A los cielos y a la tierra llamo por testigos hoy contra vosotros, que os he puesto delante la vida y la muerte, la bendición y la maldición; escoge, pues, la vida. . . . — DEUTERONOMIO 30:19
En septiembre de 1950 hubo una reunión en Rockwall, Texas. Un jueves por la noche, mi esposa y yo fuimos, pero mis hijos y mi sobrina Ruth, que vivía con nosotros en ese momento, fueron a su iglesia local. Cuando terminó el servicio, nos quedamos y oramos en el altar.
Escuché un automóvil afuera. Estaba en la calle frente a la carpa. Escuché que las cuatro ruedas giraban hasta detenerse. Levanté la vista y vi a un joven, amigo de mi sobrina, que entraba en la tienda. Corrió hasta donde yo estaba arrodillado en el altar y dijo: “Ruth tuvo un ataque de apendicitis. Se cayó del banco de la iglesia. Oraron por ella y luego la llevaron a su casa. Algunos de los cristianos en la casa oraron por ella nuevamente. Pero ella está empeorando en lugar de mejorar. Te está llamando a ti y a tu esposa.

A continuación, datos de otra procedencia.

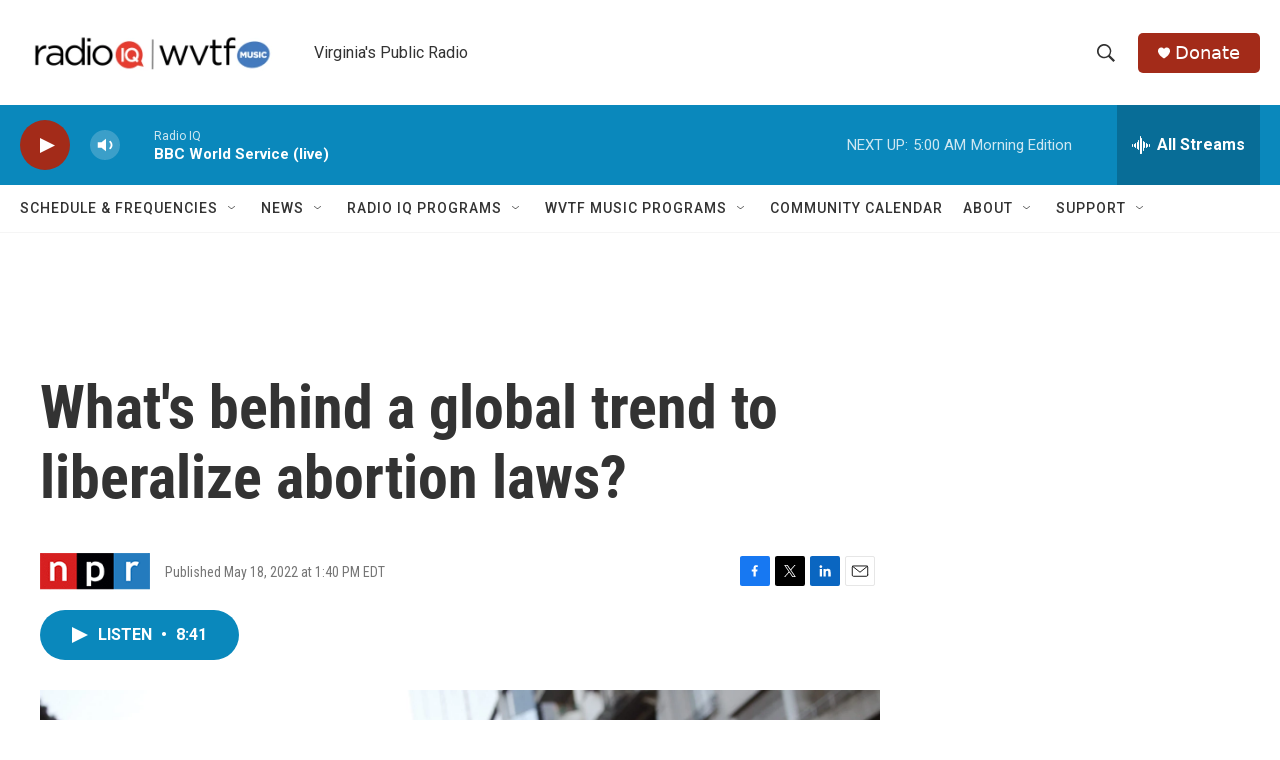

--- FILE ---
content_type: text/html; charset=utf-8
request_url: https://www.google.com/recaptcha/api2/aframe
body_size: 267
content:
<!DOCTYPE HTML><html><head><meta http-equiv="content-type" content="text/html; charset=UTF-8"></head><body><script nonce="2dPlyb0q894Y4GYF5VSo4A">/** Anti-fraud and anti-abuse applications only. See google.com/recaptcha */ try{var clients={'sodar':'https://pagead2.googlesyndication.com/pagead/sodar?'};window.addEventListener("message",function(a){try{if(a.source===window.parent){var b=JSON.parse(a.data);var c=clients[b['id']];if(c){var d=document.createElement('img');d.src=c+b['params']+'&rc='+(localStorage.getItem("rc::a")?sessionStorage.getItem("rc::b"):"");window.document.body.appendChild(d);sessionStorage.setItem("rc::e",parseInt(sessionStorage.getItem("rc::e")||0)+1);localStorage.setItem("rc::h",'1769418751845');}}}catch(b){}});window.parent.postMessage("_grecaptcha_ready", "*");}catch(b){}</script></body></html>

Corrimos a la casa, entramos en la habitación y la vimos con las rodillas pegadas al pecho. Se retorcía de dolor y apretaba los puños.
Mi esposa y yo nos arrodillamos junto a la cama y le dije: "Ahora Ruth, ¿quieres ir al hospital?" Verá, una persona no puede ser sanada solo porque cree en la sanidad divina. No puedes imponer tus deseos a otra persona. Las personas tienen voluntad propia. Le dije: "Ruth, si quieres, te llevaré a la sala de emergencias del hospital".
"No", dijo ella. “Quiero ser sanado. Quiero creer en Dios”.
Confesión: Elijo creerle a Dios. Pero no puedo imponer mis deseos a otra persona. Debo seguir mi corazón y permitir que otros sigan el suyo.